A new study from the Lundquist College of Business accounting department, published in the January/February issue of The Accounting Review, takes on the question with a somewhat surprising result.
In “Is Tax Avoidance Related to Firm Risk?” Scharpf Professor of Accounting David Guenther, Johnson Memorial Professor of Accounting Steven Matsunaga, and Brian M. Williams, PhD ’15, now of Indiana University, find that in most cases, the assumption that low taxes equal risky tax choices isn't consistent with the evidence.
“The current statutory rate (35 percent) may not be to companies’ liking, but we don’t find that it’s driving managers into risky behavior,” Guenther said. “Our findings suggest a firm’s low taxes to be more reflective of skilled management than risky management.”

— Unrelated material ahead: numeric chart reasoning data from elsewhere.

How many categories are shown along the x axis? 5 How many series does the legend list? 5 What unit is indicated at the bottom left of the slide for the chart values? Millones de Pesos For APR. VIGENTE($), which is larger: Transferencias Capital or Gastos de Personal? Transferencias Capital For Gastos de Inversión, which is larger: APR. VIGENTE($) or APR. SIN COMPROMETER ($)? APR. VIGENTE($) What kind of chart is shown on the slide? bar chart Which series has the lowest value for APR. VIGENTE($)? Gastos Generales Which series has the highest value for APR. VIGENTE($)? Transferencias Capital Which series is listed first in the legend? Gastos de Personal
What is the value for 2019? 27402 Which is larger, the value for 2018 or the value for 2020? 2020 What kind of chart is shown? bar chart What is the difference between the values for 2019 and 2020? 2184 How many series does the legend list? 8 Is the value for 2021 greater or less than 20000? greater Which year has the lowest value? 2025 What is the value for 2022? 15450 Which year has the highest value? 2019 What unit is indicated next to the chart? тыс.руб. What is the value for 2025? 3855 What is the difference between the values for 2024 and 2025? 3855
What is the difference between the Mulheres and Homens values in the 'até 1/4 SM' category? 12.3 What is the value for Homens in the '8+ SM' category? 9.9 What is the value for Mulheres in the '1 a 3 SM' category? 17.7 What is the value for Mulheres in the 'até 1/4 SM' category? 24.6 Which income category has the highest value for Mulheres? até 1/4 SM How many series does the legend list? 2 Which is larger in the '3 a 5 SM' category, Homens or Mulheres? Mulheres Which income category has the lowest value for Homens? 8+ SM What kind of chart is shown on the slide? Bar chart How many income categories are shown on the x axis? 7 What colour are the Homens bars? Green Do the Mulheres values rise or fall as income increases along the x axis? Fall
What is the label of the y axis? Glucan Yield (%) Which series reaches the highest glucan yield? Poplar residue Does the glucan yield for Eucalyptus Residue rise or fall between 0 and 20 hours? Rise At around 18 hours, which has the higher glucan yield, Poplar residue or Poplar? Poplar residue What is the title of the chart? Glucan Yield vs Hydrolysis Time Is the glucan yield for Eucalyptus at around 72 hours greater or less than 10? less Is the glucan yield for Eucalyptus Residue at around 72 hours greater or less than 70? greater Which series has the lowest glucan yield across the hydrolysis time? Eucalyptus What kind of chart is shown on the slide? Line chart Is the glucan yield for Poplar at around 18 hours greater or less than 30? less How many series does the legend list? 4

What does appear to be a harbinger of future risk is not a low tax rate but tax-rate volatility—which the researchers found to be predictive of future stock-price volatility. A potential explanation for this is that “past volatility leads to greater uncertainty regarding the firm's future tax rate and overall uncertainty regarding the firm's future cash flows,” the authors write.
The study’s findings are based on analyses of the finances and taxes of a large sample of firms over a 25-year period. Effective tax rates were calculated both for taxes that firms acknowledged on financial statements and tax payments actually made over three-year and five-year periods.
Guenther explained how the paper was one of his favorite research projects in a profile written when he received the Lundquist College’s 2017 Stewart Professorship.
Given the researchers’ findings, what then accounts for the common assumption in business and finance that low tax payments are a warning of excessive risk-taking? One possible explanation, the authors contend, is the absence of enforcement.
They write, “aggressive tax positions will only result in high future payments if the IRS identifies the issue, chooses to challenge the position, and is successful in their challenge.”
In the end, the professors lean toward a less negative interpretation.
They write that the findings are most consistent with the idea that low effective tax rates reflect the extent to which a firm’s operations allow it to take advantage of benign—but more favorable—transactions, not to differences in managers’ willingness to reduce the firm’s tax payments through risky tax positions.